Summer 2021 Bible Reading Plan, Week 1: Luke 19:28-48

SUMMERReading

This week's Scripture passage is Luke 19:28-48.

(Click here for a PDF of this week's study.)

 

Luke 19:28-40 - Jesus' Triumphal entry into Jerusalem, 'Blessed is the King who comes in the name of the Lord!’ (See Psalm 118:26)

Jesus has finally come to the outskirts of Jerusalem and he instructs two of His disciples to go into the village and find a donkey colt (see Matthew 21:2) who has not been ridden, tied, and waiting. Just as He said, they find the colt and bring it to Him. They place cloaks upon it and He sits on it and rides into Jerusalem in fulfillment of Zechariah 9:9. The crowd of His followers line the road and worship Him as he arrives. The Pharisees, continuing their resistance, objections, and rejection of His ministry, tell Jesus to rebuke His disciples for their enthusiastic worship. Jesus declares that if they would stop worshiping Him, 'the very stones would cry out!', creation itself worshiping its Creator.

This is a very unusual occurrence in Jesus' ministry.  He accepts the peoples' worship and acknowledgment of Him as their Messiah, knowing within Himself that He is not coming to defeat Rome and establish His kingdom now (see Luke 19:11). Instead, He is going to the cross to defeat Satan, sin, and death. Nevertheless, He does accept their worship as their Messiah and permits this triumphal entry into the city.   

Luke 19:41-44 - Jesus Weeps and Prophesies Over Jerusalem

In one of the most heartfelt and sad passages in the New Testament, Jesus weeps and prophesies over the city of Jerusalem, knowing that His people will reject Him as their Messiah and that destruction of the city will come as a result of that rejection. This happened in A.D.70 when the Roman army under Titus destroyed Jerusalem.

Luke 19:45-48 - Jesus Cleanses the Temple

Jesus enters the Jewish temple, a place built exclusively for the worship of God.  Merchants had set up a type of market within the temple complex, tables of trade to sell animals and other items for temple sacrifice and for exchanging regional currencies for temple currency.  Jesus drives out all who bought and sold and the money changers declaring, 'My house shall be a house of prayer, but you have made it a den of robbers.’ (See Matthew 21:12-16, Mark 11:15-18)  

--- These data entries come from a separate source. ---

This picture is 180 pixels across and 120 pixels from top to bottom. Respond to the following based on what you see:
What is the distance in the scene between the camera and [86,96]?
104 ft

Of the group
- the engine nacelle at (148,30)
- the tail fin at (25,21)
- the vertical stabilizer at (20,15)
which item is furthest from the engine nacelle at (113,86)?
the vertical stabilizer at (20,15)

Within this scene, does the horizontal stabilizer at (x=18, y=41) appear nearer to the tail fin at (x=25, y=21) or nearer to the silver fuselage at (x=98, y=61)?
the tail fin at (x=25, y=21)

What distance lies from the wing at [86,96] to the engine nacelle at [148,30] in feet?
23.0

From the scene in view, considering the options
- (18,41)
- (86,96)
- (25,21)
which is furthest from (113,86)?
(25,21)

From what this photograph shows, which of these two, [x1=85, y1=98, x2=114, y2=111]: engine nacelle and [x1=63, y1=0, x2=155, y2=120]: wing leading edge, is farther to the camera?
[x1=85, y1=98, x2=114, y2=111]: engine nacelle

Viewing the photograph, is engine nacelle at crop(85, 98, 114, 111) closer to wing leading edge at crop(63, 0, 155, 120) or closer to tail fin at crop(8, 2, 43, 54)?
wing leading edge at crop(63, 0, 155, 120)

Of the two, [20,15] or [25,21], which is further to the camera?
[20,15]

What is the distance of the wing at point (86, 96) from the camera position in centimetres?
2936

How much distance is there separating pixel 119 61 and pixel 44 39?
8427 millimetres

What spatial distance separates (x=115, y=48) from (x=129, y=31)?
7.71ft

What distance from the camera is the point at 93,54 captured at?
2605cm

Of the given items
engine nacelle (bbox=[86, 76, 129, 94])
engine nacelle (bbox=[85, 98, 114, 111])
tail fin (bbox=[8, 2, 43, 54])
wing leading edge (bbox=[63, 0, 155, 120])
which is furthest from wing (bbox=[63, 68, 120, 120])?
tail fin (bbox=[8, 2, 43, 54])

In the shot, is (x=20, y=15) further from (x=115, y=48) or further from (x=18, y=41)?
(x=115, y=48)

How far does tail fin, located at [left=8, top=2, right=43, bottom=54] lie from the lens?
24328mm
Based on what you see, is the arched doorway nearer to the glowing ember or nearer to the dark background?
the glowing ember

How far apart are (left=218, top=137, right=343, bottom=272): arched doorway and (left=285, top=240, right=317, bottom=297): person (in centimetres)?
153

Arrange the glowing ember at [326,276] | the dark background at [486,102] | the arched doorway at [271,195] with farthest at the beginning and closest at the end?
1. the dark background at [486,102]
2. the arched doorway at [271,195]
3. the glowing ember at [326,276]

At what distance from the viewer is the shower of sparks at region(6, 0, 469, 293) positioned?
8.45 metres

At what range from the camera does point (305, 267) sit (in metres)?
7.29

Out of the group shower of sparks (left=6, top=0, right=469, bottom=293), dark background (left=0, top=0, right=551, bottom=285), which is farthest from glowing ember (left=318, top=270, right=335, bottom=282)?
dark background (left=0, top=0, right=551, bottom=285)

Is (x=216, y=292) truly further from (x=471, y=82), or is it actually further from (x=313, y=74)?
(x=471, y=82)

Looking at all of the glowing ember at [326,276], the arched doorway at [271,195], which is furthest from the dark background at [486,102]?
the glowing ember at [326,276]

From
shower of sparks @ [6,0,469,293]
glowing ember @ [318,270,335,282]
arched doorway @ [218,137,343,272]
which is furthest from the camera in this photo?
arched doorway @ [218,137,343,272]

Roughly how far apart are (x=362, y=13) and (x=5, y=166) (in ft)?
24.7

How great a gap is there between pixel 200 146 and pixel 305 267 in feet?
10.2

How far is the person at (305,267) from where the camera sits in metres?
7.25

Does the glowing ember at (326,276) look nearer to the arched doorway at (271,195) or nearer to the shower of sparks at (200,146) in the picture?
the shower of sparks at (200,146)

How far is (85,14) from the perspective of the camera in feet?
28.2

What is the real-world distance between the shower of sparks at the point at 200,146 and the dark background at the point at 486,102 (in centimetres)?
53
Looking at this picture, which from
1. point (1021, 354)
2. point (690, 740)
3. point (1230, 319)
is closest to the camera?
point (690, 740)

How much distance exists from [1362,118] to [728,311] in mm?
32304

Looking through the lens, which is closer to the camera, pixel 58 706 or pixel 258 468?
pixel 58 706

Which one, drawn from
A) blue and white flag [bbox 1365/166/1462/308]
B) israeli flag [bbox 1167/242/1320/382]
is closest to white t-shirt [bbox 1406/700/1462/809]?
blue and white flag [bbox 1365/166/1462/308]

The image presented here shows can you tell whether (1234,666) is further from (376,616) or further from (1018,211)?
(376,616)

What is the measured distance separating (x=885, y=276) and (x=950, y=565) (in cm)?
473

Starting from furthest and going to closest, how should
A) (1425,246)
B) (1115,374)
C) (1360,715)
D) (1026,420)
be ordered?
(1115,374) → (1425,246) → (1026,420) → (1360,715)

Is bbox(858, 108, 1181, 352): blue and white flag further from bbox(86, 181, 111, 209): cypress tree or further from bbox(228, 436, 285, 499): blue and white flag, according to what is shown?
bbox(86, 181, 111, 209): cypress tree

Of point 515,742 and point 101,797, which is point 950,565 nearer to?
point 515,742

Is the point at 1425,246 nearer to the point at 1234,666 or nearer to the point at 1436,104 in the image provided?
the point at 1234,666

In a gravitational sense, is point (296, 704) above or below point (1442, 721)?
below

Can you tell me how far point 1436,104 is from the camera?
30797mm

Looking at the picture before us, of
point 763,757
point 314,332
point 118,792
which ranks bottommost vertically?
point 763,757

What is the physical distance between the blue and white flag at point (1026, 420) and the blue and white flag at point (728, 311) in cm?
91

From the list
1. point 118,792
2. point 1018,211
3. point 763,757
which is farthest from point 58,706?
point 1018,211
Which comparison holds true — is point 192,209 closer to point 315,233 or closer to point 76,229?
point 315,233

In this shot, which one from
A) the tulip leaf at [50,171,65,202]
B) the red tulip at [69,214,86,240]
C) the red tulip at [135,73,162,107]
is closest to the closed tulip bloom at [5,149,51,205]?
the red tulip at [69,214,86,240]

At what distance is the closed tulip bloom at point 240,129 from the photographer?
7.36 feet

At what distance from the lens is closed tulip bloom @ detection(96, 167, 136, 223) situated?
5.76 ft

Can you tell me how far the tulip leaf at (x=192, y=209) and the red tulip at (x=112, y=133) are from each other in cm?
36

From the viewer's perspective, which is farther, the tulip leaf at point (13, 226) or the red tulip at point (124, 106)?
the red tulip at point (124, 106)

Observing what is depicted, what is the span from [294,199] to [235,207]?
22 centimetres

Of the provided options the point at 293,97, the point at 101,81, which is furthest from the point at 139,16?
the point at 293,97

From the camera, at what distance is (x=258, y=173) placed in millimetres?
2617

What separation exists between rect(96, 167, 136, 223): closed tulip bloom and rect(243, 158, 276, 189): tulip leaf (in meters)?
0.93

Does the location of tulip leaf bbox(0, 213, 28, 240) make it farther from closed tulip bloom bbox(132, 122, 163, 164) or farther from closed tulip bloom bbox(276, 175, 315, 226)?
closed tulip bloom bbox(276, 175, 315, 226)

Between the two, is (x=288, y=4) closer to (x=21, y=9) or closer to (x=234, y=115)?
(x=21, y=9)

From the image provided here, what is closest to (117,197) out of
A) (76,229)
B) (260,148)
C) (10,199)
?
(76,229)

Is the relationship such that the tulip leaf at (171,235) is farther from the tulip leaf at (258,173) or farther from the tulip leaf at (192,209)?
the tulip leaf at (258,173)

After this, He continues teaching daily in the temple as the Jewish religious leaders start planning to destroy Him. But they can not find anything they can do to Him because the people are hanging on His words (Matthew 19:47-48).

Questions for Reflection and Discussion:

  1. Verses 28-40 - In this crowd of followers who sincerely and enthusiastically worship Jesus as He enters Jerusalem are some of the same people who later on in Luke's gospel become totally disillusioned and discouraged when Jesus is captured, tortured, and finally led to Golgotha (The Skull) to die on a cross. They deny Him (Luke 22:54-62) and following the leadership of the Jewish rulers, they call for Barabbas to be released instead of Jesus and they call out for Jesus to be crucified (Luke 23: 13-25).
  • What can we learn from this account about our own hearts' sinful tendencies when God does not answer our prayers or when things in life don't work out as we have hoped and prayed for?  How can we prepare now for any unfulfilled expectations or very discouraging life situations we may experience in our lives?  What have you learned in your walk with God that you can share with others to help them in this area?
  1. Verses 37-40 - The crowd joyfully praises Jesus as their Messiah as He comes into Jerusalem. Jesus accepts their worship and tells the Pharisees the rocks will cry out in worship if the people are silenced.
  • This passage encourages us to joyfully and freely worship Jesus ourselves!  Worshiping and praising our God is essential to a healthy relationship with Him and it is pleasing to Him as well. Ask the Lord to take you to a new level of freedom in expressing your love for and to Him in your times of worship and praise.
  1. Verses 41-44 -  Jesus' heart was broken over His people not receiving Him as their Messiah.  How can we have more tender and sensitive hearts over the lost in our circle of family, friends, neighbors, and co-workers? Meditate on these verses. If you are not already doing so, begin to regularly pray for your lost friends by name and ask the Lord to give you a deeper compassion for each of them. In addition to praying for them, ask the Lord to give you some practical ideas about reaching out and showing God's love to them.